Oleh M.Rakib WI. LPMP.  Riau Indonesia

Kalau aku boleh berbeda pendapat, aku tidak percaya dengan kebijakan  pendidikan Indonesia saat ini dengan alasan:
1.Tidak menjawab tantangan MEA (Perdagangan bebas Masyarakat Ekonomi Asean), pendidikan
2.Tamat SMP  SMA tidak mandiri, padahal yang saya inginkan tamat SD saja harus sudah mandiri, sesuai dengan umurnya dan lingkungannya.
3. Bangsa kita, tidak mengenal Tuhan, karena murid SD sampai SMA hanya menhafal, mereka tidak paham, bahkan kalau mereka jadi pejabat pemerintahan kelak, juga sebagai pejabat yang tidak bertuhan, buktinya yang sudah hajipun masih mengahafal dalam ucapan, sehingga mereka bisa menjadi koruptor. Itulah dosa-dosa pendidikan kita.
MAU TAHU, MENANGKAP IKAN
UMPANNYA JANGAN, DIBERI ANGGUR
MAU TAHU, DOSA PENDIDIKAN,
TANYAKAN SARJANA, YANG MENGANGGUR


Pejaabat pepmbuat kebijakan di bidang pendidikan bisa berdosa besar, jika kebongan UN, yang berkaitan dengan bocornya kunci jawaban beredar terus. Ingatlah Tuan, pendidikan adalah investasi masa depan dan masalah yang kita hadapi saat ini adalah pendidikan.
Coba anda baca harian Malang (ANTARA News) - Anggota Dewan Pertimbangan Presiden (Wantimpres) Prof Dr Abdul Malik Fadjar mengemukakan akar permasalahan kebangsaan di Tanah Air adalah pendidikan.

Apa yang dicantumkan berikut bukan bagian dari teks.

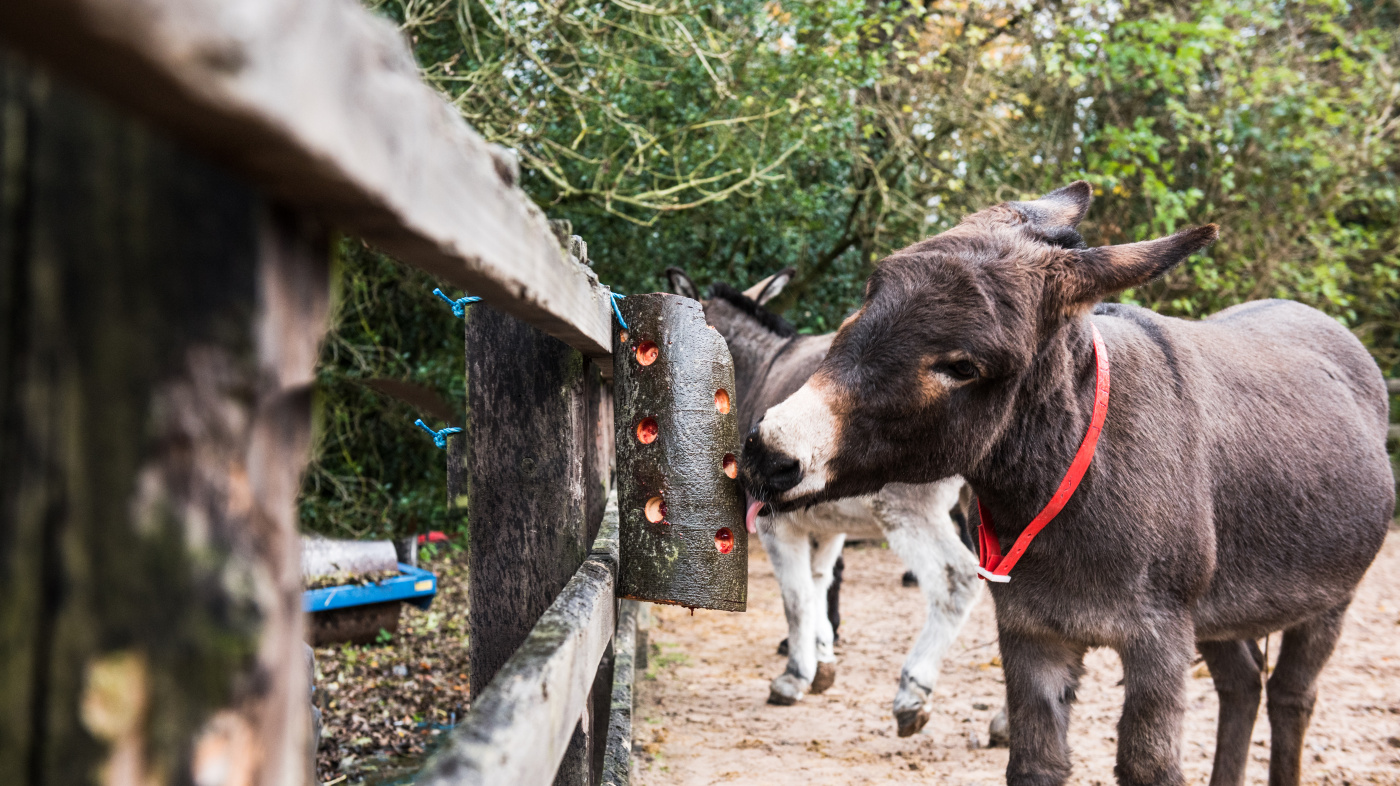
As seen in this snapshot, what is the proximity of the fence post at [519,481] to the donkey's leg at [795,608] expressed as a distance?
283 centimetres

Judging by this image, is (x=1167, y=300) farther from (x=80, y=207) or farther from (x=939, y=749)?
(x=80, y=207)

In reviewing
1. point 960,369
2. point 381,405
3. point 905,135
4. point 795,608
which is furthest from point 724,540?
point 905,135

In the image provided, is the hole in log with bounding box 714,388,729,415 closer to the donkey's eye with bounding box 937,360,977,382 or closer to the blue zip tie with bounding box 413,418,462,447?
the donkey's eye with bounding box 937,360,977,382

Awas pengangguran orang terdidik kepalanya bukan tangannya."Pendidikan adalah investasi masa depan dan masalah yang kita hadapi saat ini adalah pendidikan. Oleh karenanya, dalam pertemuan ini kita berupaya mencari satu titik kunci, yakni pentingnya membangun nilai-nilai kebangsaan melalui pendidikan," kata Malik Fadjar dalam pertemuan terbatas dengan praktisi pendidikan Indonesia di Universitas Muhammadiyah Malang (UMM), Senin.


Dalam pertemuan terbatas tersebut, dihadiri oleh Ketua Umum Asosiasi Perguruan Tinggi Swasta Indonesia (APTISI) Prof Dr Edy Suandi Hamid, Rektor Universitas Negeri Surabaya (UNESA) Prof Dr Muchlas Samani, guru besar Fakultas Ekonomi Universitas Negeri Yogyakarta (UNY) Prof Dr Suyanto, guru besar Universitas Sebelas Maret (UNS) Prof Dr Baedhowi, dan Dekan Fakultas Keguruan dan Ilmu Pendidikan UMM Dr Poncojari Wahyono.

Lebih lanjut, Malik Fadjar mengatakan karena begitu pentingnya masalah pendidikan dan kebangsaan ini, para narasumber yang diminta pendapatnya adalah mereka yang sudah berpengalaman di bidang pendidikan, baik sebagai akademisi maupun praktisi.

Selain di UMM, forum serupa juga diadakan di kampus-kampus lainnya untuk menjaring gagasan-gagasan inovatif bagi pendidikan Indonesia.

Ketua APTISI Prof Dr Edy Suandi dalam paparannya menyebutkan pendidikan Indonesia selama ini hanya terfokus pada aspek pengetahuan dan keterampilan saja, tetapi kurang berpijak pada aspek sikap. Hal itu membuat kejujuran dan integritas merupakan hal langka yang dimiliki anak bangsa ini.

"Kalaupun ada pelajaran terkait pentingnya sikap, itu sebatas pelengkap saja. Tak heran kita pernah menjadi bangsa terkorup di dunia," kata Edy yang juga guru besar Ilmu Ekonomi Universitas Islam Indonesia (UII) ini.

Sementara guru besar Fakultas Ekonomi UNY Prof Suyanto menilai pendidikan di Indonesia miskin inspirasi. Pendidikan itu yang terpenting menginspirasi, sebab semua teknologi lahir dari inspirasi dan imajinasi.

Agar bisa menginspirasi, katanya, harus dibangun masyarakat pembelajar yang menguasai delapan keterampilan dan relevan dengan abad ini (21st century skills), yaitu kepemimpinan, literasi digital, komunikasi, kecerdasan emosional, kewirausahaan, kewargaan global, serta kemampuan problem-solving dan team-working.

Sedangkan Rektor Unesa Prof Muchlas Samani menyarankan rancangan pendidikan harus didasarkan atas prediksi situasi 20 tahun mendatang agar hasilnya sesuai dengan situasi ketika lulusan terjun ke masyarakat.

"Agar pendidikan Indonesia mampu menghadapi persaingan global, tak hanya siswa yang dituntut memiliki skill abad 21, tapi guru dan dosen harus menyesuaikan cara pembelajarannya agar selaras dengan tujuan tersebut," ujarnya.